● RECORDS FOR THIS EXERCISE:
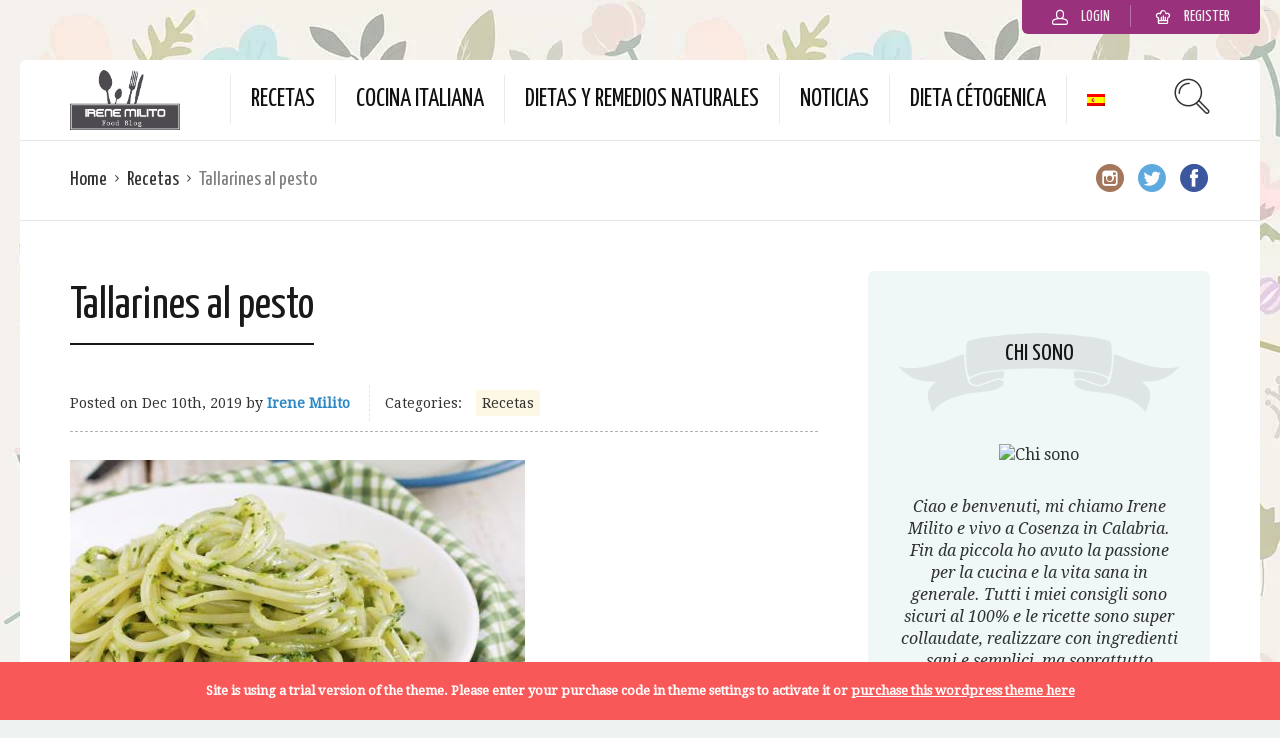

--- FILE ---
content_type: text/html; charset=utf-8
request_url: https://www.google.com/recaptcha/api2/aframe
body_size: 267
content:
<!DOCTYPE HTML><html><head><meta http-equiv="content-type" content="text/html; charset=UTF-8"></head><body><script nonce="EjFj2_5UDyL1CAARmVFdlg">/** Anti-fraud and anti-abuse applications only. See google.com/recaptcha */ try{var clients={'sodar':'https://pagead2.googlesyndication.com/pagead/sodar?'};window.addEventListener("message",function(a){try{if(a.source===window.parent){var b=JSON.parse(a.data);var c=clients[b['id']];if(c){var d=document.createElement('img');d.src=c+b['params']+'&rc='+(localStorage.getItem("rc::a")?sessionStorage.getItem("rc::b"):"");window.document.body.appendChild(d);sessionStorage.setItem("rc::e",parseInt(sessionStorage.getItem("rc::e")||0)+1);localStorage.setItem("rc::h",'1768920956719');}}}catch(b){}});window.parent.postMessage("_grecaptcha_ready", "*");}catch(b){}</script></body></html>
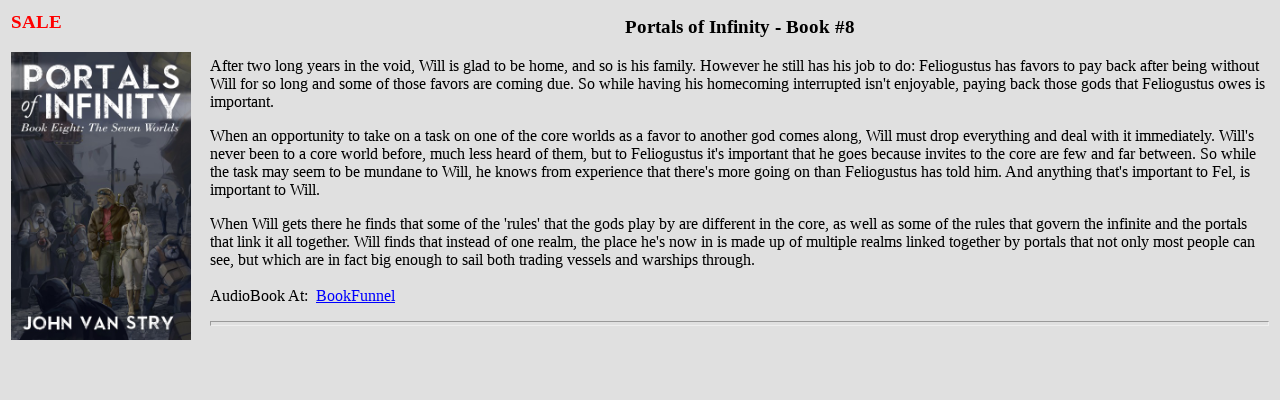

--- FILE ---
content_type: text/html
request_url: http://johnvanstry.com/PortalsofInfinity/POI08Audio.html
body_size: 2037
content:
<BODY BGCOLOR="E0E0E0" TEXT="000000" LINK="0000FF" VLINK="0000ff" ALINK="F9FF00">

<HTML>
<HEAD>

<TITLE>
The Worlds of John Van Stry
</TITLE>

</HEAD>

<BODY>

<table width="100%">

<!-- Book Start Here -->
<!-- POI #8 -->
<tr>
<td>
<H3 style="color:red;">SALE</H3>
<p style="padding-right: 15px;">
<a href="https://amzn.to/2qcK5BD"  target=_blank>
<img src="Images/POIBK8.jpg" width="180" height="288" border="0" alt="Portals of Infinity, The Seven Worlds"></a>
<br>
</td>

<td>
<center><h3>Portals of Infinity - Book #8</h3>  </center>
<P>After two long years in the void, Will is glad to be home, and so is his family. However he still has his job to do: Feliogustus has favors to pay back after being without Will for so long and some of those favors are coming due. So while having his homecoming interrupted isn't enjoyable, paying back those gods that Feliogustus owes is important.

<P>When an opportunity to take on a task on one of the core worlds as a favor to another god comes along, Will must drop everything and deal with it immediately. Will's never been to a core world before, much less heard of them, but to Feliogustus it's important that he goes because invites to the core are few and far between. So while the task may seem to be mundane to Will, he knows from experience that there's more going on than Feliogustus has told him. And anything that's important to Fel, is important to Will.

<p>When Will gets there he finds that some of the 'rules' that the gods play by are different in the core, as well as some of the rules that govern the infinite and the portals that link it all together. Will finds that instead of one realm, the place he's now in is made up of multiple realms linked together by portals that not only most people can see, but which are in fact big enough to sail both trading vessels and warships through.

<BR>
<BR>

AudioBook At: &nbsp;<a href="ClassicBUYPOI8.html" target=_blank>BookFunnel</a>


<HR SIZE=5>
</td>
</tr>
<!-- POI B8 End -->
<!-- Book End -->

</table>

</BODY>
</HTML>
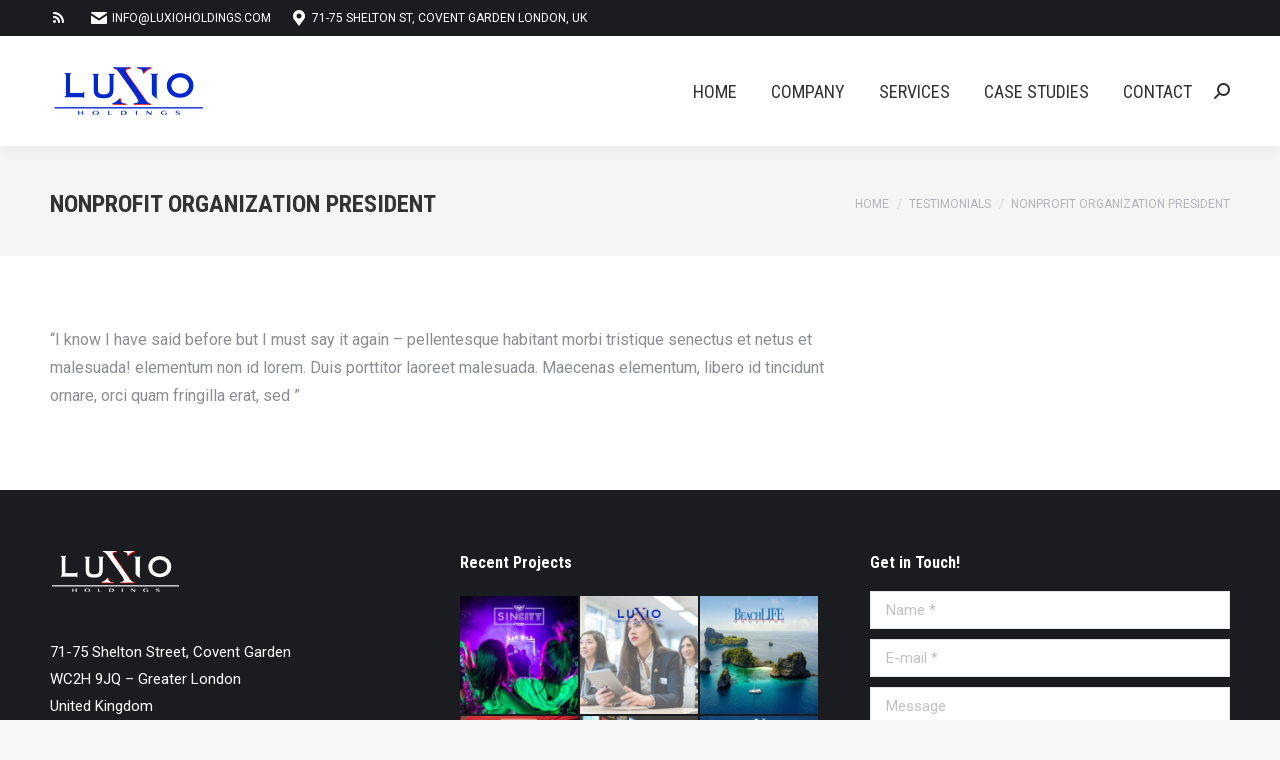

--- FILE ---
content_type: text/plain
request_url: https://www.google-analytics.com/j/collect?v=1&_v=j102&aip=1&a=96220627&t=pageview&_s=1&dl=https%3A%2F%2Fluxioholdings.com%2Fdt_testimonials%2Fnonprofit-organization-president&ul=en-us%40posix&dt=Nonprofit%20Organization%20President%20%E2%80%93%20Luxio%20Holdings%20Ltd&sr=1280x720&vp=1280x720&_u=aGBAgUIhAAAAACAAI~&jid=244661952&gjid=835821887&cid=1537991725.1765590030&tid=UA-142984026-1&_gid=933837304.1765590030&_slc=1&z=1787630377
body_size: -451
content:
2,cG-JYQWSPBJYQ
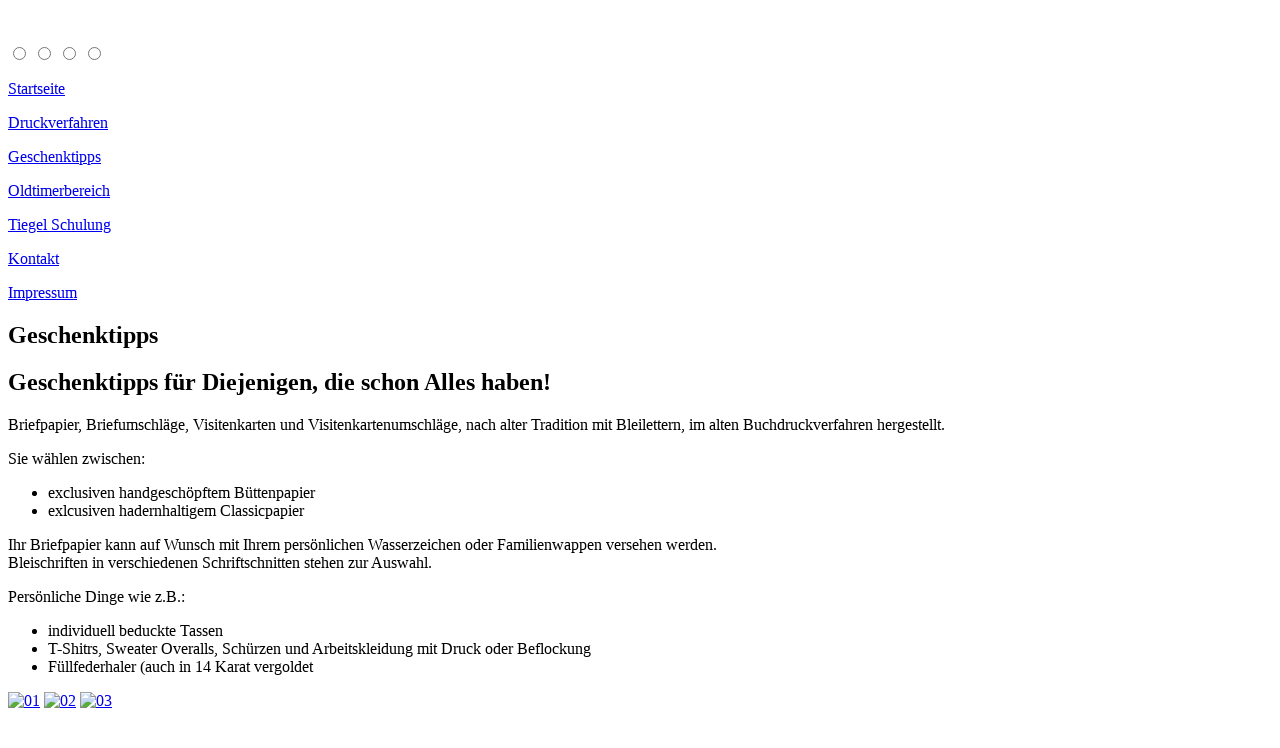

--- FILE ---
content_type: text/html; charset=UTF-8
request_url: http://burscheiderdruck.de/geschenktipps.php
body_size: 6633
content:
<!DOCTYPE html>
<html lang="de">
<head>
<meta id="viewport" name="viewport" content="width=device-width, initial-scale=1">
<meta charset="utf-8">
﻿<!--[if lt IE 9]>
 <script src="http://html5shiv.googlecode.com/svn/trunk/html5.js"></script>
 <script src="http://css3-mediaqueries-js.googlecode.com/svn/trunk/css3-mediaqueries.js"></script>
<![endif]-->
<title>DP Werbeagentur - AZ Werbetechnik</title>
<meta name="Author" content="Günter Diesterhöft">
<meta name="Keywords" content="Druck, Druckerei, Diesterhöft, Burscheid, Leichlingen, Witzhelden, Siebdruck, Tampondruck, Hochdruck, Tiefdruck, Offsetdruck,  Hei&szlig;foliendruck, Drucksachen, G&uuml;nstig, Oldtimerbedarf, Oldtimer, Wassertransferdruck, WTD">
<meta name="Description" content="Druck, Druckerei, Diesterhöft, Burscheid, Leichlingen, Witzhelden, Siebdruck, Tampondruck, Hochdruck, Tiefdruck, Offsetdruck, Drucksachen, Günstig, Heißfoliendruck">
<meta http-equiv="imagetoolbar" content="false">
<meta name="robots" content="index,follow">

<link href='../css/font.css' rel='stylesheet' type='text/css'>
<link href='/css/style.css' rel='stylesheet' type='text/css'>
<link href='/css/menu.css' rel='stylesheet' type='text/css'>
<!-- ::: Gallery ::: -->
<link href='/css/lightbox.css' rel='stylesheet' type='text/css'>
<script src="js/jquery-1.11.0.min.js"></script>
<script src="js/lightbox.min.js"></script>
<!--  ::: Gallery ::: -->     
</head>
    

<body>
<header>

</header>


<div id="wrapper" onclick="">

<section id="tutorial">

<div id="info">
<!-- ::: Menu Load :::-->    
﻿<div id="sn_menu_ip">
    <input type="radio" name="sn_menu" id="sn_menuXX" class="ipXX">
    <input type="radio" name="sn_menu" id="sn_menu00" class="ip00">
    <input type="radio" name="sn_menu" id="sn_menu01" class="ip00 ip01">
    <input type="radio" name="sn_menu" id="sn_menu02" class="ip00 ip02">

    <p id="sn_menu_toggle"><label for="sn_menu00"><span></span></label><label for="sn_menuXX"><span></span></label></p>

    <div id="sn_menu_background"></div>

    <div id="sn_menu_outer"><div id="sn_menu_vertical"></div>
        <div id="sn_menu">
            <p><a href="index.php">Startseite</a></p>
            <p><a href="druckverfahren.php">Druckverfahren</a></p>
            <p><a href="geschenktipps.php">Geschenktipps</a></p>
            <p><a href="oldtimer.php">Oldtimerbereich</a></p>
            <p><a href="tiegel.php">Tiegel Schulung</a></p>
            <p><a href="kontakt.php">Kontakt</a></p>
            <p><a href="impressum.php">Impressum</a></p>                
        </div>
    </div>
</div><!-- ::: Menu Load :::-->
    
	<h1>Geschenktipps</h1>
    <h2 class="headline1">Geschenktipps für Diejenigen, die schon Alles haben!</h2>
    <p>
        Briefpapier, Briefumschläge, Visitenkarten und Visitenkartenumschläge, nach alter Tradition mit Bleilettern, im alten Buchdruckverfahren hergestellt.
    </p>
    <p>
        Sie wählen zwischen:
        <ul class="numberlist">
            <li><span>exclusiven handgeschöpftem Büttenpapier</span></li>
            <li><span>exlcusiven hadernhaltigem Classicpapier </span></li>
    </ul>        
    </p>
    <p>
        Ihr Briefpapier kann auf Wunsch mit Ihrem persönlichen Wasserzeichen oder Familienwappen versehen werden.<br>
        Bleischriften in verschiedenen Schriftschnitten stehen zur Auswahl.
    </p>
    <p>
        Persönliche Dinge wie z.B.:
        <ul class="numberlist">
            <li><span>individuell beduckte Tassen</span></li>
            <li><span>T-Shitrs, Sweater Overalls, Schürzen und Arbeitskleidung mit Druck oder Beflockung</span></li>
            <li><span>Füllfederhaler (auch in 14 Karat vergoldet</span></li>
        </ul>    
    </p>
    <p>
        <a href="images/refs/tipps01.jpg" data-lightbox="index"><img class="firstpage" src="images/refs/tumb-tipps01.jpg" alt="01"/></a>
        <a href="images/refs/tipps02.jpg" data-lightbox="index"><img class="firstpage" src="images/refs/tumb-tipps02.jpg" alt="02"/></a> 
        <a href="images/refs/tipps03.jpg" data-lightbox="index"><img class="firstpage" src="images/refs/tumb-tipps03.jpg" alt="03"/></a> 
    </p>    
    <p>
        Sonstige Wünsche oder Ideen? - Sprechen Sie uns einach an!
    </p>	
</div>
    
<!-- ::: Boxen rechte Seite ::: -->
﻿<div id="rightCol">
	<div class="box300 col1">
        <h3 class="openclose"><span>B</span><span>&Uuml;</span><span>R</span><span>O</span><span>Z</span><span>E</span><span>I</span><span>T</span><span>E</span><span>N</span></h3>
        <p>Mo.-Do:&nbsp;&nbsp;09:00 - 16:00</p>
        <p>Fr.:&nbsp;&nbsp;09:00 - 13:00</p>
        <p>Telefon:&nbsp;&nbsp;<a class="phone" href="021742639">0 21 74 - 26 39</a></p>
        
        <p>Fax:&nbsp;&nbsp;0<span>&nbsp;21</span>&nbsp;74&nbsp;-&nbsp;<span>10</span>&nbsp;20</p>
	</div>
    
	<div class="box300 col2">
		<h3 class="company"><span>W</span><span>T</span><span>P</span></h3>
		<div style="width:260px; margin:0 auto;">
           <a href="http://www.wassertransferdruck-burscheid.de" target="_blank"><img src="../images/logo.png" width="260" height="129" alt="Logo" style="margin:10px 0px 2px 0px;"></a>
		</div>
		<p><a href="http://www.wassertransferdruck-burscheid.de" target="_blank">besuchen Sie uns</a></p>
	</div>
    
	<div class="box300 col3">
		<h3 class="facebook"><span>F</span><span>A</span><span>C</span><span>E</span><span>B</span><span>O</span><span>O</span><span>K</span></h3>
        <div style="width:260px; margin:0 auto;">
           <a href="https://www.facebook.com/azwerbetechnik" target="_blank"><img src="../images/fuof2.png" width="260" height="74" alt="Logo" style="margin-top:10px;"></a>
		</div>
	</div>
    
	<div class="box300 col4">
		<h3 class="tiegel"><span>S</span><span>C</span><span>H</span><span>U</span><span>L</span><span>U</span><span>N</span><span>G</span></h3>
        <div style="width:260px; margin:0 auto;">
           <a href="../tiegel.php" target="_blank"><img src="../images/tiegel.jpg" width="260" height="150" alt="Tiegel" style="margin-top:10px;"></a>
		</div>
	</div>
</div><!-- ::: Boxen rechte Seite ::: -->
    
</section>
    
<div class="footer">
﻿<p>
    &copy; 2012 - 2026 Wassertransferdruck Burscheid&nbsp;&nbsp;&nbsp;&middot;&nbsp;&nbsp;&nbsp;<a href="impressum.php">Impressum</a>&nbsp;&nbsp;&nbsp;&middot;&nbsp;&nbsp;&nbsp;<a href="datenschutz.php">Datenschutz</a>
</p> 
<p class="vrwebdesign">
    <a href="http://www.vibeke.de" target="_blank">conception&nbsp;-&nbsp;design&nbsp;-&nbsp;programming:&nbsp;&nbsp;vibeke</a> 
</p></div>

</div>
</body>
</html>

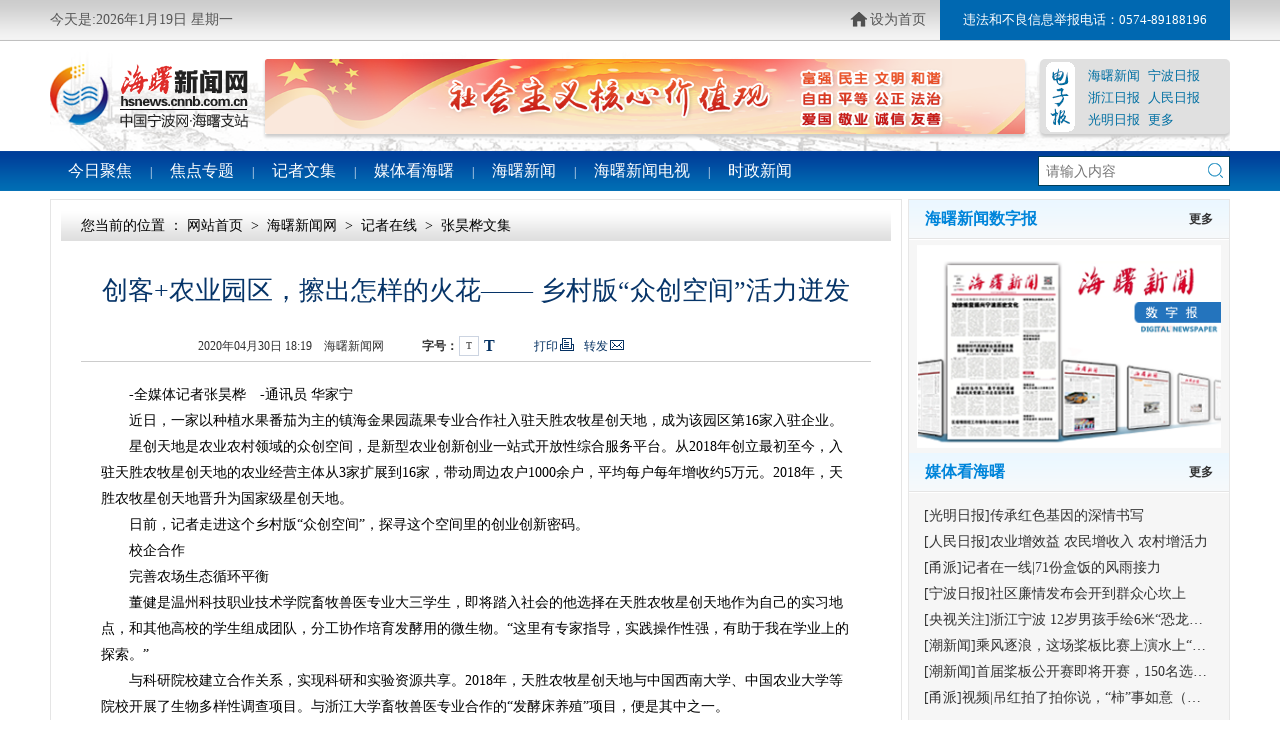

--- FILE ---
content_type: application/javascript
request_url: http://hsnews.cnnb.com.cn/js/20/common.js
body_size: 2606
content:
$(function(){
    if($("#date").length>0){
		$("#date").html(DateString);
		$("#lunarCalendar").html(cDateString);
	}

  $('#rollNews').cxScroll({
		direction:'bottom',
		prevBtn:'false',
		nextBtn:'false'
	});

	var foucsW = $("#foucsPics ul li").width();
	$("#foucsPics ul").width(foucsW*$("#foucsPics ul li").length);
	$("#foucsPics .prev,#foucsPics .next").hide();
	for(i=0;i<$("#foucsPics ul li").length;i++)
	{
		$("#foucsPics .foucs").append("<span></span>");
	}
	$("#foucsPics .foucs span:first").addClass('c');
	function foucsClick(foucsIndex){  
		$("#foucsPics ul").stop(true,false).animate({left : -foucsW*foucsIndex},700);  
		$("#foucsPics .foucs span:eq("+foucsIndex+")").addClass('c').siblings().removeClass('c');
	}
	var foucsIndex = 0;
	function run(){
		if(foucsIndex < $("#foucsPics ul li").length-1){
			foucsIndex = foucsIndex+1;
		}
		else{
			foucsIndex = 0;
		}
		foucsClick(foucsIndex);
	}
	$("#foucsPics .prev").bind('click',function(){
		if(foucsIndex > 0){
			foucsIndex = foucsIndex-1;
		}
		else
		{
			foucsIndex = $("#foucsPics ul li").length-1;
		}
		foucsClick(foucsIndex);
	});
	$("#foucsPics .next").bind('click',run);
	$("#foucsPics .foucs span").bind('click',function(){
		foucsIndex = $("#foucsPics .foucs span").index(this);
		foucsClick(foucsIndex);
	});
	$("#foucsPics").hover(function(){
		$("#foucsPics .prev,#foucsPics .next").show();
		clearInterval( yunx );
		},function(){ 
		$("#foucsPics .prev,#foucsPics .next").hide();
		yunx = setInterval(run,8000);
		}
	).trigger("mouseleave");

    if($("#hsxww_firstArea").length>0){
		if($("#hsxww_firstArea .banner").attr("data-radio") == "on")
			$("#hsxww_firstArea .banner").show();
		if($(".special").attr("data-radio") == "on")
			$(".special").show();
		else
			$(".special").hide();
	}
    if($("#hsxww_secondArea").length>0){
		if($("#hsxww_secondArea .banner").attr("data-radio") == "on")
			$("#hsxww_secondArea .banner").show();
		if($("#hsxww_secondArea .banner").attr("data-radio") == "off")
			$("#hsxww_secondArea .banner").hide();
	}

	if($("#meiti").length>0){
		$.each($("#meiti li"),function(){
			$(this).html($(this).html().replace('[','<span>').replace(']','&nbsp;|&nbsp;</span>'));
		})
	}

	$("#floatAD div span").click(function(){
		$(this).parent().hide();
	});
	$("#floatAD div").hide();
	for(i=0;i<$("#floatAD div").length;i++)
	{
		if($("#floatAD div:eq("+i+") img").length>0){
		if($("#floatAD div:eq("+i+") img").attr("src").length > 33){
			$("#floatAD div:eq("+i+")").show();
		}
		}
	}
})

● WORK TO BE COMPLETED:
Only the lines containing "Logo" are needed; copy each of them from the data.

● OUTPUT FOR THIS EXERCISE:
           <a href="http://www.wassertransferdruck-burscheid.de" target="_blank"><img src="../images/logo.png" width="260" height="129" alt="Logo" style="margin:10px 0px 2px 0px;"></a>
           <a href="https://www.facebook.com/azwerbetechnik" target="_blank"><img src="../images/fuof2.png" width="260" height="74" alt="Logo" style="margin-top:10px;"></a>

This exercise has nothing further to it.